Task objective:
Reproduce the records below, renaming every occurrence of "utility pole" to "telephone pole" and leaving everything else unchanged.

----- Exercise materials -----

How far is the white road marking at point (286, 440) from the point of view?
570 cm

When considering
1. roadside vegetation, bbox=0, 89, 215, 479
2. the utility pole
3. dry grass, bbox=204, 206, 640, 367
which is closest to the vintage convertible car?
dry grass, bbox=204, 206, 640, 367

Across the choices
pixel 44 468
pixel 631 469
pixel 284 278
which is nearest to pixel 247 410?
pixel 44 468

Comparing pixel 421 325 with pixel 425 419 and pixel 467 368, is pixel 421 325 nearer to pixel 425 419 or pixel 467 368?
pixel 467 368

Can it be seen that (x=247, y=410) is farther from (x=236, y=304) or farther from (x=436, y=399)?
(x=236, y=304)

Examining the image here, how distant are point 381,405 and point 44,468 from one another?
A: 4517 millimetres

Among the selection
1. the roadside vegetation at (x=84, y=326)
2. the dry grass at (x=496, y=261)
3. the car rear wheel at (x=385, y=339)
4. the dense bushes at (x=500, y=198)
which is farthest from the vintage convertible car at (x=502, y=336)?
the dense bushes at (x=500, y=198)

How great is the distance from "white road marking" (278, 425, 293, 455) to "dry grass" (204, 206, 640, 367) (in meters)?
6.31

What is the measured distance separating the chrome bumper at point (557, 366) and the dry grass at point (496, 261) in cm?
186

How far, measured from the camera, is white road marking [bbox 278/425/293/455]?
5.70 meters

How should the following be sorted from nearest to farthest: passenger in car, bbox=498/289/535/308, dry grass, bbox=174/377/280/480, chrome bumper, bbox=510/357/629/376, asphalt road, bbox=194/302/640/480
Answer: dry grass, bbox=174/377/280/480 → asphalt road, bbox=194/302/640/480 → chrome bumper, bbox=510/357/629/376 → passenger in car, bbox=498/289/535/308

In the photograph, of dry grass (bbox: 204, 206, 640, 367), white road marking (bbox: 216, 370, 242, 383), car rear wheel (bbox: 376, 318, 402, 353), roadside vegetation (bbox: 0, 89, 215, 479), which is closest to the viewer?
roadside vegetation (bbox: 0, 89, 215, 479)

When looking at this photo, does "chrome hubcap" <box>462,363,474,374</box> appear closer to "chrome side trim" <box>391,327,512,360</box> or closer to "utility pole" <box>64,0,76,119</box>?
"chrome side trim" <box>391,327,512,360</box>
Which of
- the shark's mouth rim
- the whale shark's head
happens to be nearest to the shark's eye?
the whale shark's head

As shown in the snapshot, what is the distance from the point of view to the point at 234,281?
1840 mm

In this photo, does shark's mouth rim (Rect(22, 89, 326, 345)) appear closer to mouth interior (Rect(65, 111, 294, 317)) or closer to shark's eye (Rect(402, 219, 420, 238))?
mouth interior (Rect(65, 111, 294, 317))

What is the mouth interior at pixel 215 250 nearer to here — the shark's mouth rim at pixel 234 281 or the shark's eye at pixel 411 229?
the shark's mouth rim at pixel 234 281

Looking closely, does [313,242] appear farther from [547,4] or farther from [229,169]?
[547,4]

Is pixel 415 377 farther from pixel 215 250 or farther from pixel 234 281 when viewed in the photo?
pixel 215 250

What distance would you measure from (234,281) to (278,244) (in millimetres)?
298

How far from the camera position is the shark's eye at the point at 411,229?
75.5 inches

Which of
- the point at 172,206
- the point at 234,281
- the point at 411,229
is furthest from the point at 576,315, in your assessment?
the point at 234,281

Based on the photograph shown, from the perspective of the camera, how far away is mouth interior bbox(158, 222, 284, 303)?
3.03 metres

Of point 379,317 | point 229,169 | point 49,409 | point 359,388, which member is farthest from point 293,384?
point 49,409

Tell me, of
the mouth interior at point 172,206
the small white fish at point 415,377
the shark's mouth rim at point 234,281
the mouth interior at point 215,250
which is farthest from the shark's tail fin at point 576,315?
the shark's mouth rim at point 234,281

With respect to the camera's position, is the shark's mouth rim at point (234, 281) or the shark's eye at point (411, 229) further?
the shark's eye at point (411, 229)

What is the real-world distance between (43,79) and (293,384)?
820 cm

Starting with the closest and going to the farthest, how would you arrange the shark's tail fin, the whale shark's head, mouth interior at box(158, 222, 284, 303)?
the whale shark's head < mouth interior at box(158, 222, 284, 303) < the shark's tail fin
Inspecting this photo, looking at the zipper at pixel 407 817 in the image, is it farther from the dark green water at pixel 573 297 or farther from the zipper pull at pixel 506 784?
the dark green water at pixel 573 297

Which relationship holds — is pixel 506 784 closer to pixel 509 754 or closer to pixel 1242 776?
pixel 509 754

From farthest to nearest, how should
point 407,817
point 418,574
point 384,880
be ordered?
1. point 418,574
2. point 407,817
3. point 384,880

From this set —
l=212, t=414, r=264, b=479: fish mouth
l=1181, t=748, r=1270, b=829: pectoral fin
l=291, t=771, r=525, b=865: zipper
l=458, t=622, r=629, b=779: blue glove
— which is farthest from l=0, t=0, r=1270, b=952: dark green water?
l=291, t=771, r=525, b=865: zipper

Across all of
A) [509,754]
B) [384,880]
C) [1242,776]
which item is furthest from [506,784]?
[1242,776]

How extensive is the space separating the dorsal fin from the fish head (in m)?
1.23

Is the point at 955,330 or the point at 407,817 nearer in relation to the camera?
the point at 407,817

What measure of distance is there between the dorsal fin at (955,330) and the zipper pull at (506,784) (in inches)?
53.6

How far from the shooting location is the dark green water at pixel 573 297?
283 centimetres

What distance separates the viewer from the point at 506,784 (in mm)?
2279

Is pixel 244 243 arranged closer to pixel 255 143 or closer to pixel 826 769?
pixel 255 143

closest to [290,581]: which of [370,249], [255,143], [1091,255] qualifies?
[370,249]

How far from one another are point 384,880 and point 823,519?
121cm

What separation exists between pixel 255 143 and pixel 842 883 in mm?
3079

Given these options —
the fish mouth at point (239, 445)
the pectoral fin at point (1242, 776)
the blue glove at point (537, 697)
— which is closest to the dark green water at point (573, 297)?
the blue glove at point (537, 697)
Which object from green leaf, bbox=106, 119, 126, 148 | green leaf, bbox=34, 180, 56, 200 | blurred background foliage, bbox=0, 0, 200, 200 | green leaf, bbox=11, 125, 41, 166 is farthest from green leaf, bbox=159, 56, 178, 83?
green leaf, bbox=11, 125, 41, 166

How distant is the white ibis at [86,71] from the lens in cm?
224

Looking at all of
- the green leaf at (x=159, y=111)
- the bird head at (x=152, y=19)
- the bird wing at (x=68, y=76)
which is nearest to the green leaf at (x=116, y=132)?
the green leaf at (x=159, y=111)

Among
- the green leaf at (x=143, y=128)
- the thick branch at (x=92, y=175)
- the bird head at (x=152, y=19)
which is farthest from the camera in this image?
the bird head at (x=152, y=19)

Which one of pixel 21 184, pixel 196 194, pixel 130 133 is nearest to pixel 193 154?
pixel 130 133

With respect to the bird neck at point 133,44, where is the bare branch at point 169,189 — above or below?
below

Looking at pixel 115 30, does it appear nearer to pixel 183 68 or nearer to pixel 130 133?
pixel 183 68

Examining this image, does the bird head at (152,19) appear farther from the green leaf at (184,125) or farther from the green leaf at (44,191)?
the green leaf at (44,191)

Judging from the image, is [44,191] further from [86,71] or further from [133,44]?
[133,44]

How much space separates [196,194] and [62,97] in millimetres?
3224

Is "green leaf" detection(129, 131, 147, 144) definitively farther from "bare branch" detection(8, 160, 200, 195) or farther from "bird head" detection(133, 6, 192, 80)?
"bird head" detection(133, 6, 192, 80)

-----

Response:
How far is the white road marking at point (286, 440) from the point of view?
570 cm

When considering
1. roadside vegetation, bbox=0, 89, 215, 479
2. the telephone pole
3. dry grass, bbox=204, 206, 640, 367
which is closest to the vintage convertible car?
dry grass, bbox=204, 206, 640, 367

Across the choices
pixel 44 468
pixel 631 469
pixel 284 278
which is nearest to pixel 247 410?
pixel 44 468

Comparing pixel 421 325 with pixel 425 419 and pixel 467 368, is pixel 421 325 nearer to pixel 425 419 or pixel 467 368?
pixel 467 368

Can it be seen that (x=247, y=410) is farther from (x=236, y=304) or farther from (x=436, y=399)?
(x=236, y=304)

Examining the image here, how distant are point 381,405 and point 44,468 from one another?
A: 4517 millimetres

Among the selection
1. the roadside vegetation at (x=84, y=326)
2. the dry grass at (x=496, y=261)
3. the car rear wheel at (x=385, y=339)
4. the dense bushes at (x=500, y=198)
which is farthest from the vintage convertible car at (x=502, y=336)?
the dense bushes at (x=500, y=198)

How great is the distance from "white road marking" (278, 425, 293, 455) to "dry grass" (204, 206, 640, 367) (in meters)?
6.31

What is the measured distance separating the chrome bumper at point (557, 366) and the dry grass at point (496, 261) in cm?
186

How far, measured from the camera, is white road marking [bbox 278/425/293/455]?
5.70 meters

How should the following be sorted from nearest to farthest: passenger in car, bbox=498/289/535/308, dry grass, bbox=174/377/280/480, chrome bumper, bbox=510/357/629/376, asphalt road, bbox=194/302/640/480
Answer: dry grass, bbox=174/377/280/480 → asphalt road, bbox=194/302/640/480 → chrome bumper, bbox=510/357/629/376 → passenger in car, bbox=498/289/535/308

In the photograph, of dry grass (bbox: 204, 206, 640, 367), white road marking (bbox: 216, 370, 242, 383), car rear wheel (bbox: 376, 318, 402, 353), roadside vegetation (bbox: 0, 89, 215, 479), which is closest to the viewer?
roadside vegetation (bbox: 0, 89, 215, 479)

When looking at this photo, does "chrome hubcap" <box>462,363,474,374</box> appear closer to "chrome side trim" <box>391,327,512,360</box> or closer to "telephone pole" <box>64,0,76,119</box>?
"chrome side trim" <box>391,327,512,360</box>
Which of
- the shark's mouth rim
- the whale shark's head
happens to be nearest to the shark's eye?
the whale shark's head

As shown in the snapshot, what is the distance from the point of view to the point at 234,281?
1840 mm

In this photo, does shark's mouth rim (Rect(22, 89, 326, 345)) appear closer to mouth interior (Rect(65, 111, 294, 317)) or closer to shark's eye (Rect(402, 219, 420, 238))?
mouth interior (Rect(65, 111, 294, 317))

What is the mouth interior at pixel 215 250 nearer to here — the shark's mouth rim at pixel 234 281 or the shark's eye at pixel 411 229?
the shark's mouth rim at pixel 234 281

Looking closely, does [313,242] appear farther from [547,4] or farther from [229,169]?
[547,4]

Is pixel 415 377 farther from pixel 215 250 or farther from pixel 234 281 when viewed in the photo?
pixel 215 250

What distance would you measure from (234,281) to (278,244) (in millimetres)?
298

How far from the camera position is the shark's eye at the point at 411,229?
75.5 inches

Which of
- the point at 172,206
- the point at 234,281
- the point at 411,229
is furthest from the point at 576,315, in your assessment?
the point at 234,281

Based on the photograph shown, from the perspective of the camera, how far away is mouth interior bbox(158, 222, 284, 303)?
3.03 metres

Of point 379,317 | point 229,169 | point 49,409 | point 359,388, which member is farthest from point 293,384?
point 49,409

Tell me, of
the mouth interior at point 172,206
the small white fish at point 415,377
the shark's mouth rim at point 234,281
the mouth interior at point 215,250
which is farthest from the shark's tail fin at point 576,315?
the shark's mouth rim at point 234,281

With respect to the camera's position, is the shark's mouth rim at point (234, 281) or the shark's eye at point (411, 229) further?
the shark's eye at point (411, 229)

What is the real-world distance between (43,79) and (293,384)?
820 cm

Starting with the closest and going to the farthest, how would you arrange the shark's tail fin, the whale shark's head, mouth interior at box(158, 222, 284, 303)?
the whale shark's head < mouth interior at box(158, 222, 284, 303) < the shark's tail fin
Inspecting this photo, looking at the zipper at pixel 407 817 in the image, is it farther from the dark green water at pixel 573 297 or farther from the zipper pull at pixel 506 784?
the dark green water at pixel 573 297

Which relationship holds — is pixel 506 784 closer to pixel 509 754 or closer to pixel 1242 776?
pixel 509 754

From farthest to nearest, how should
point 407,817
point 418,574
point 384,880
be ordered?
1. point 418,574
2. point 407,817
3. point 384,880

From this set —
l=212, t=414, r=264, b=479: fish mouth
l=1181, t=748, r=1270, b=829: pectoral fin
l=291, t=771, r=525, b=865: zipper
l=458, t=622, r=629, b=779: blue glove
— which is farthest from l=0, t=0, r=1270, b=952: dark green water?
l=291, t=771, r=525, b=865: zipper

Across all of
A) [509,754]
B) [384,880]
C) [1242,776]
which item is furthest from [506,784]?
[1242,776]

How extensive is the space separating the dorsal fin from the fish head (in m)?
1.23

Is the point at 955,330 or the point at 407,817 nearer in relation to the camera?
the point at 407,817

What measure of distance is there between the dorsal fin at (955,330) and the zipper pull at (506,784) (in inches)?
53.6

How far from the shooting location is the dark green water at pixel 573 297?
283 centimetres

What distance separates the viewer from the point at 506,784 (in mm)?
2279

Is pixel 244 243 arranged closer to pixel 255 143 or closer to pixel 826 769?
pixel 255 143

closest to [290,581]: which of [370,249], [255,143], [1091,255] qualifies?
[370,249]

How far from one another are point 384,880 and point 823,519?
121cm

What separation exists between pixel 255 143 and pixel 842 883 in mm?
3079

Given these options —
the fish mouth at point (239, 445)
the pectoral fin at point (1242, 776)
the blue glove at point (537, 697)
— which is closest to the dark green water at point (573, 297)?
the blue glove at point (537, 697)
Which object from green leaf, bbox=106, 119, 126, 148 | green leaf, bbox=34, 180, 56, 200 | blurred background foliage, bbox=0, 0, 200, 200 | green leaf, bbox=11, 125, 41, 166 is farthest from green leaf, bbox=159, 56, 178, 83?
green leaf, bbox=11, 125, 41, 166

How distant is the white ibis at [86,71] from the lens in cm?
224

Looking at all of
- the green leaf at (x=159, y=111)
- the bird head at (x=152, y=19)
- the bird wing at (x=68, y=76)
which is nearest to the green leaf at (x=116, y=132)?
the green leaf at (x=159, y=111)

Among
- the green leaf at (x=143, y=128)
- the thick branch at (x=92, y=175)
- the bird head at (x=152, y=19)
which is farthest from the camera in this image?
the bird head at (x=152, y=19)

Which one of pixel 21 184, pixel 196 194, pixel 130 133 is nearest to pixel 193 154?
pixel 130 133

With respect to the bird neck at point 133,44, where is the bare branch at point 169,189 — above or below?
below

Looking at pixel 115 30, does it appear nearer to pixel 183 68 or nearer to pixel 130 133?
pixel 183 68

Examining this image, does the bird head at (152,19) appear farther from the green leaf at (184,125) or farther from the green leaf at (44,191)?
the green leaf at (44,191)

Judging from the image, is [44,191] further from [86,71] or further from [133,44]?
[133,44]

How much space separates [196,194] and [62,97] in millimetres?
3224

Is "green leaf" detection(129, 131, 147, 144) definitively farther from "bare branch" detection(8, 160, 200, 195) or farther from "bird head" detection(133, 6, 192, 80)?
"bird head" detection(133, 6, 192, 80)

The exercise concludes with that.